The crowd at Exeter shared that enthusiasm. They clapped as he was led into the pre-parade ring. Again when he came into the ring proper. Again as he came out onto the course. And once more on the announcement that he had won best-turned-out.

The crowd also clapped when it was announced that Best Mate had died. A recognition, a thank you, a remembrance, a valediction. But not one forbidding mourning.

Even before the worst became known there were those crying. When it was known there were more. From the kids who couldn’t understand how so many people could be so quiet, to the hardened punters who realised they weren’t quite as hard as they thought.

Some seek balance on occasions like these. We are asked to remember the tragedies in the world around us, the hardships and atrocities that others are enduring. We are asked to put things into context.

That doesn’t work for me. To know that something else bad is happening does not change how I feel. I feel atrocious because I feel atrocious. It’s a feeling that exists on an emotional level, not a rational one.

Others will immediately look to crab his achievements and question his place in the pantheon of greats.

We spend most of our lives in racing measuring achievement in minutes and seconds, feet and inches, winners and losers, profit and loss. It is sometimes seen as childish and unsophisticated to do anything but.

But there’s nothing sophisticated about emotion – something that Best Mate engendered in thousands.

So I won’t do it. All I’ll do is remember what he meant to me and how he played a role in my life. When I replay the video of that third Gold Cup win I’ll smile because of the guts he showed and how it made me feel.

And I’ll remember Exeter. The day that I stood on tip-toes, peering desperately over a birch fence, hoping and praying that he would emerge unhurt from behind those screens.

[Stored items]
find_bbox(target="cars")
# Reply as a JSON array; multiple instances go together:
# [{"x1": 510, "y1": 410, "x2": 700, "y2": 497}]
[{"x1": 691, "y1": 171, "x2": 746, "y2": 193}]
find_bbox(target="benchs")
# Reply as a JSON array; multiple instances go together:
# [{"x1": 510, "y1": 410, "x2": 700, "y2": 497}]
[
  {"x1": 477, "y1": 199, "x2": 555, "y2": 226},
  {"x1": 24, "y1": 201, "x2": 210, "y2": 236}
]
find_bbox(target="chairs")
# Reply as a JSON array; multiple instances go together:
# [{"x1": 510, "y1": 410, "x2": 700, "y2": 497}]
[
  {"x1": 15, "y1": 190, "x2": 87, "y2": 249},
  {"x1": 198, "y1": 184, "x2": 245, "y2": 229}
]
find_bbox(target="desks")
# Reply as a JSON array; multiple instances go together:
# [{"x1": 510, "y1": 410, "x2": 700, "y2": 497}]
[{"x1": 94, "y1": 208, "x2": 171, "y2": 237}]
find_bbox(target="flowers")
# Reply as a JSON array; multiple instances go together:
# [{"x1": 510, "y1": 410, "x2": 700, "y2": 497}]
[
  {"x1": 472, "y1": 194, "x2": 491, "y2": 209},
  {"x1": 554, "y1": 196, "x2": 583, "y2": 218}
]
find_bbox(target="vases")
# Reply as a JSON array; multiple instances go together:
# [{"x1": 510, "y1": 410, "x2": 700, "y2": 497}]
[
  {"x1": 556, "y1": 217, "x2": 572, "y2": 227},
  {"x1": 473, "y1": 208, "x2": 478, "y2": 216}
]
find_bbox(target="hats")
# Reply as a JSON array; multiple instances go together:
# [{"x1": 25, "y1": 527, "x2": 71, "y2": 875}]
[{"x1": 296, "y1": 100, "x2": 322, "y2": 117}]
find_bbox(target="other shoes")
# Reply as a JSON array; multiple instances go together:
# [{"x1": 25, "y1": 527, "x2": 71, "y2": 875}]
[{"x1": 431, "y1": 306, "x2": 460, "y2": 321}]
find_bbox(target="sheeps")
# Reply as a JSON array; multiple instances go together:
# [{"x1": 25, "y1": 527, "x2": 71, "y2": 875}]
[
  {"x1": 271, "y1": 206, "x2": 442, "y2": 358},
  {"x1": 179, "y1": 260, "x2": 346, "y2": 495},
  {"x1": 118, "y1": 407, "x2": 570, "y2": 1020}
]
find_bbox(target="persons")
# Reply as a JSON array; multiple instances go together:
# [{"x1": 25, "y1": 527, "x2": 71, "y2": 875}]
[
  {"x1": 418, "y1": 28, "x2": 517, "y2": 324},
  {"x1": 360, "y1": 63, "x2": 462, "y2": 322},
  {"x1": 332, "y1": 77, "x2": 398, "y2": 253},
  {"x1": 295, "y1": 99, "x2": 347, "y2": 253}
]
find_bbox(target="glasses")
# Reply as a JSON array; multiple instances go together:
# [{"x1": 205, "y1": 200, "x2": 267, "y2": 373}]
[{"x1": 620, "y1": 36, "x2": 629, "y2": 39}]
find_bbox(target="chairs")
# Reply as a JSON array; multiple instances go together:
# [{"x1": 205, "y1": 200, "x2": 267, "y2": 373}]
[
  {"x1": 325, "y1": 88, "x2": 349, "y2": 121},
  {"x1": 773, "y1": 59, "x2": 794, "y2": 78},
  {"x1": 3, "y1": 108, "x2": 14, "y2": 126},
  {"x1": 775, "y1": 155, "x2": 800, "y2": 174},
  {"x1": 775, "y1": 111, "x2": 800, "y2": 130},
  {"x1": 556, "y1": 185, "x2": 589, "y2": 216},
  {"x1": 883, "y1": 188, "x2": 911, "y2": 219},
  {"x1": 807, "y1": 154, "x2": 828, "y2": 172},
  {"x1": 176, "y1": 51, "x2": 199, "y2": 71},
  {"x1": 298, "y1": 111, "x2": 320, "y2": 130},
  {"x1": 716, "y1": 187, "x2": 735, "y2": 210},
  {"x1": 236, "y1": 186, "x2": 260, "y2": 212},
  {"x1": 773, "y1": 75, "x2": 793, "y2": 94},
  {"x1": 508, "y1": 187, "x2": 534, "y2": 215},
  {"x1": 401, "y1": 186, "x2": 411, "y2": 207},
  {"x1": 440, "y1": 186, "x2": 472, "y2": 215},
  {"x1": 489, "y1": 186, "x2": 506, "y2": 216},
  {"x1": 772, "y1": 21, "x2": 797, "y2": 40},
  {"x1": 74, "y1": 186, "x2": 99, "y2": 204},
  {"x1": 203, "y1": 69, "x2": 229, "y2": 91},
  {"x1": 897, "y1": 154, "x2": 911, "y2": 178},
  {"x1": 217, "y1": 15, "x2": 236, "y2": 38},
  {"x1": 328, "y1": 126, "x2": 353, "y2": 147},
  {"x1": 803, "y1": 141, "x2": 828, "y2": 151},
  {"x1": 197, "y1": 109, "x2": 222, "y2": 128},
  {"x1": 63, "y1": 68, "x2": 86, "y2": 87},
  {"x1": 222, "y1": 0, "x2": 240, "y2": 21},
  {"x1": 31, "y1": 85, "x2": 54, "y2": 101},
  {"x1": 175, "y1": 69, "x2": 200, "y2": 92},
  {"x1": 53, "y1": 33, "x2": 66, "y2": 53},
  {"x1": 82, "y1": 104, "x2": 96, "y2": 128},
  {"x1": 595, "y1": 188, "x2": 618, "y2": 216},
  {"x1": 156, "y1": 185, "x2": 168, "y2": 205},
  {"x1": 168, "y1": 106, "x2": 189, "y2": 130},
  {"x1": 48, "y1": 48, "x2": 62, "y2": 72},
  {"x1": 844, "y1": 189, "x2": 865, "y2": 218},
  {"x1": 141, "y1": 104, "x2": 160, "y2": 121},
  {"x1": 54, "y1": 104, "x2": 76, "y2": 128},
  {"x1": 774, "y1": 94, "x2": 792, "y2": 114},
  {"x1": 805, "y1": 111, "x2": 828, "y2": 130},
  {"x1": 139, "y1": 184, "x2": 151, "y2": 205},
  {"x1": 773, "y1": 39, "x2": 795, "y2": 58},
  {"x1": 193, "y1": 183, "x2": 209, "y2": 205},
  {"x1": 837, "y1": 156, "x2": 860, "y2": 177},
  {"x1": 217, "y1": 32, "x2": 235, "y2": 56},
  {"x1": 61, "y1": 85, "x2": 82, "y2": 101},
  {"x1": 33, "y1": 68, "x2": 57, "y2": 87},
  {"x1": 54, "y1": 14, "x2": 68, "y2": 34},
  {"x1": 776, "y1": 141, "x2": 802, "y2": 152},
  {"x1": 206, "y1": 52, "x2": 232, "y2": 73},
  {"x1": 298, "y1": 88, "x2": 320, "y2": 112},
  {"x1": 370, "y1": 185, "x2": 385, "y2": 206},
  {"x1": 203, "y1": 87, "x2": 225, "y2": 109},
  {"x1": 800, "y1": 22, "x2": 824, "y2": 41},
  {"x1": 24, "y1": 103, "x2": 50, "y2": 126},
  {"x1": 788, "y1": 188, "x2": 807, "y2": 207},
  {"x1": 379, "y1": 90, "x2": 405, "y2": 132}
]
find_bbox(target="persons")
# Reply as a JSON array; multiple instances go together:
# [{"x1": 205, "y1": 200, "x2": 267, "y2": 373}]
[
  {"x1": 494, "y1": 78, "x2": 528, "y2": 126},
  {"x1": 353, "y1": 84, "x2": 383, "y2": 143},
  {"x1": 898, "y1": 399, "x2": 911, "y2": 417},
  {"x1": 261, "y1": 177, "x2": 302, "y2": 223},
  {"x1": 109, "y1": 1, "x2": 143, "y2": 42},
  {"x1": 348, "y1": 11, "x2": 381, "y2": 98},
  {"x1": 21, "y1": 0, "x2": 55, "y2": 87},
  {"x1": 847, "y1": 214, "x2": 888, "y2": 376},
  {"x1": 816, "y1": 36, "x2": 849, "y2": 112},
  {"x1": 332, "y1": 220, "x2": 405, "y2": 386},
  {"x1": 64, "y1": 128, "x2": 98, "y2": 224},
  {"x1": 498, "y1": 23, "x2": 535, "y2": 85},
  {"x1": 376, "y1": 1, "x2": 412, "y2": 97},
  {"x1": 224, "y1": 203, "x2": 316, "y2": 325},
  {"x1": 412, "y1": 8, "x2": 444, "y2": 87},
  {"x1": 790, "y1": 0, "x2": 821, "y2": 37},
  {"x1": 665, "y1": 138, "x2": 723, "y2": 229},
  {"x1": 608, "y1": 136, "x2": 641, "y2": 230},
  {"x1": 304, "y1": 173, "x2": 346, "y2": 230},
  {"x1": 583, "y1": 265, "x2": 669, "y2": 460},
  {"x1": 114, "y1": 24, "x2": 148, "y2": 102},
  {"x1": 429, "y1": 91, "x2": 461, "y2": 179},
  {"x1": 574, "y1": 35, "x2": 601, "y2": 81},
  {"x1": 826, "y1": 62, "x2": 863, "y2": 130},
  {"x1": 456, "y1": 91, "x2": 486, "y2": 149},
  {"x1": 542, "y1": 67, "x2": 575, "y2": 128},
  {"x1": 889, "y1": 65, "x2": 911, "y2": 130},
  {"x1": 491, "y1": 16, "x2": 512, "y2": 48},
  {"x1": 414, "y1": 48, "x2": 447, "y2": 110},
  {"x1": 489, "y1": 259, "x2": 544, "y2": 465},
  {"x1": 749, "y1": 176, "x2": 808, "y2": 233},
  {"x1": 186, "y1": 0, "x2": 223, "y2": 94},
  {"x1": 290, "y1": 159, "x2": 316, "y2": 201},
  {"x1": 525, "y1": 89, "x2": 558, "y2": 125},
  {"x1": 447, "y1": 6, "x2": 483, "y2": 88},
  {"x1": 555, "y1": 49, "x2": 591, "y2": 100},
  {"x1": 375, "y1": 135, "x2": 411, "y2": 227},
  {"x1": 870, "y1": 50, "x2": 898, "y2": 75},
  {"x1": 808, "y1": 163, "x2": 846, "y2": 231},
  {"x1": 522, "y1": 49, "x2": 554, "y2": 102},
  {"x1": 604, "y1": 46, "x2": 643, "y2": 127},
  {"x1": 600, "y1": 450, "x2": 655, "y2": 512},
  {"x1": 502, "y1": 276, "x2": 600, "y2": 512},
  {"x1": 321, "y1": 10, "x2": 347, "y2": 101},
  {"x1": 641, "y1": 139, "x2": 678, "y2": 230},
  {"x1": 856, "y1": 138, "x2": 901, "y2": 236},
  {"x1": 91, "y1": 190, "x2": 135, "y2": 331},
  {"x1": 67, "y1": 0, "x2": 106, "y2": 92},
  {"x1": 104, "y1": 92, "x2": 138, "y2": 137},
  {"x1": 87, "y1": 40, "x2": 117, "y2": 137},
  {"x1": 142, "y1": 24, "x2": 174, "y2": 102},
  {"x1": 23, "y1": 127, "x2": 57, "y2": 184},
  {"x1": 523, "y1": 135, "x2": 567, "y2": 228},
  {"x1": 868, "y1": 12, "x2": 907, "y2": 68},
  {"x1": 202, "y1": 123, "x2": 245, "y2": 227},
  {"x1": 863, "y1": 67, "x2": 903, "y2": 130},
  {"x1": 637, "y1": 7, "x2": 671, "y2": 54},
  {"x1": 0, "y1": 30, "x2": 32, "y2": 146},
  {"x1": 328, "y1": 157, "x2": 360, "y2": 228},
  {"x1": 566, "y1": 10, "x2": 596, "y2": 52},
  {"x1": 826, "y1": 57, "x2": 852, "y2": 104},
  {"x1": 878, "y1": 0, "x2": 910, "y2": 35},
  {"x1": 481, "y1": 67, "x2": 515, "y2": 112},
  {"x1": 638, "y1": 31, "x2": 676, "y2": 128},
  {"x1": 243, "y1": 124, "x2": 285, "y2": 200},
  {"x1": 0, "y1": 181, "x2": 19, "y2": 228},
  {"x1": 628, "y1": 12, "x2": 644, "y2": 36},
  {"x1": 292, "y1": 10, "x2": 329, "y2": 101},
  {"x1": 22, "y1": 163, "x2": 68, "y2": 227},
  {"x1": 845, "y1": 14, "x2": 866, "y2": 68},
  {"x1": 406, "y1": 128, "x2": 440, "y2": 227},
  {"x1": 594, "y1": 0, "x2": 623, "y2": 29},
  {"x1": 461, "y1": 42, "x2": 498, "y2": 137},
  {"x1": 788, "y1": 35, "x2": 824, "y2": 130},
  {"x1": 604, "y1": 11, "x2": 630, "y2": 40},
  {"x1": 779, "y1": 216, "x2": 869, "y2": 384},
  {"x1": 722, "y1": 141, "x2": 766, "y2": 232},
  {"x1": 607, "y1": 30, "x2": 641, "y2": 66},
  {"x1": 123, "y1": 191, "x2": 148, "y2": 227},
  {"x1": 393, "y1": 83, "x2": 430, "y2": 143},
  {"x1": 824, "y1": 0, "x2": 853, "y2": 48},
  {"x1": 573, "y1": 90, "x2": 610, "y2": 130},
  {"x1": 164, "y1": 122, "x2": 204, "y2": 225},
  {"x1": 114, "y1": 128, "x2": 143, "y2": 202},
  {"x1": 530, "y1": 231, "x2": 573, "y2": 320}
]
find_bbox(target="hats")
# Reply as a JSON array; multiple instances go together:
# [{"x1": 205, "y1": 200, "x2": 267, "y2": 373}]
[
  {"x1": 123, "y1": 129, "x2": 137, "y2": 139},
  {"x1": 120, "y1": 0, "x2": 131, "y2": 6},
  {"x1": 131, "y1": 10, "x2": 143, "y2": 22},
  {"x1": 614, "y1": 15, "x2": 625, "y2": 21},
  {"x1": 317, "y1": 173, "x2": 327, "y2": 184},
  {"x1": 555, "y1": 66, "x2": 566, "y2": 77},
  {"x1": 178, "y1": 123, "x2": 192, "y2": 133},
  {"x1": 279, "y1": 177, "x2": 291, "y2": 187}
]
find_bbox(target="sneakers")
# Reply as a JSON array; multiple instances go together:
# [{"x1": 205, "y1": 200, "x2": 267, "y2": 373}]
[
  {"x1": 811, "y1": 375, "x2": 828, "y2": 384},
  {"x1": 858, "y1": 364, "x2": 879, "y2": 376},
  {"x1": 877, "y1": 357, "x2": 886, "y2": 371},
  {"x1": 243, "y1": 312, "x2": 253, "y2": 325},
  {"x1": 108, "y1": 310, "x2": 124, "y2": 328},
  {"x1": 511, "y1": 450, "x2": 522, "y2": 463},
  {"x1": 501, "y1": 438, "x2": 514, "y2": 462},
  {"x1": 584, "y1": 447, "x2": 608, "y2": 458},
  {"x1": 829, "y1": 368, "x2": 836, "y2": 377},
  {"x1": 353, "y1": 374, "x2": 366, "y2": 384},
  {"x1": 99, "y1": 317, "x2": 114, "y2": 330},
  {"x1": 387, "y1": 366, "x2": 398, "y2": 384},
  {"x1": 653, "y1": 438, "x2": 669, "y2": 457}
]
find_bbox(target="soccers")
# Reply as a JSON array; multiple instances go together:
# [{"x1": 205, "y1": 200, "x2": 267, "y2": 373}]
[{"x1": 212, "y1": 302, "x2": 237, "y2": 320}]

Written tasks |
(a) List the pairs by which, according to the Best Mate text, racing measures achievement.
(b) Transcribe the part of the Best Mate text that opens with the words containing "Others will immediately" and closes with "made me feel.".

Solutions to the exercise |
(a) minutes and seconds, feet and inches, winners and losers, profit and loss

(b)
Others will immediately look to crab his achievements and question his place in the pantheon of greats.

We spend most of our lives in racing measuring achievement in minutes and seconds, feet and inches, winners and losers, profit and loss. It is sometimes seen as childish and unsophisticated to do anything but.

But there’s nothing sophisticated about emotion – something that Best Mate engendered in thousands.

So I won’t do it. All I’ll do is remember what he meant to me and how he played a role in my life. When I replay the video of that third Gold Cup win I’ll smile because of the guts he showed and how it made me feel.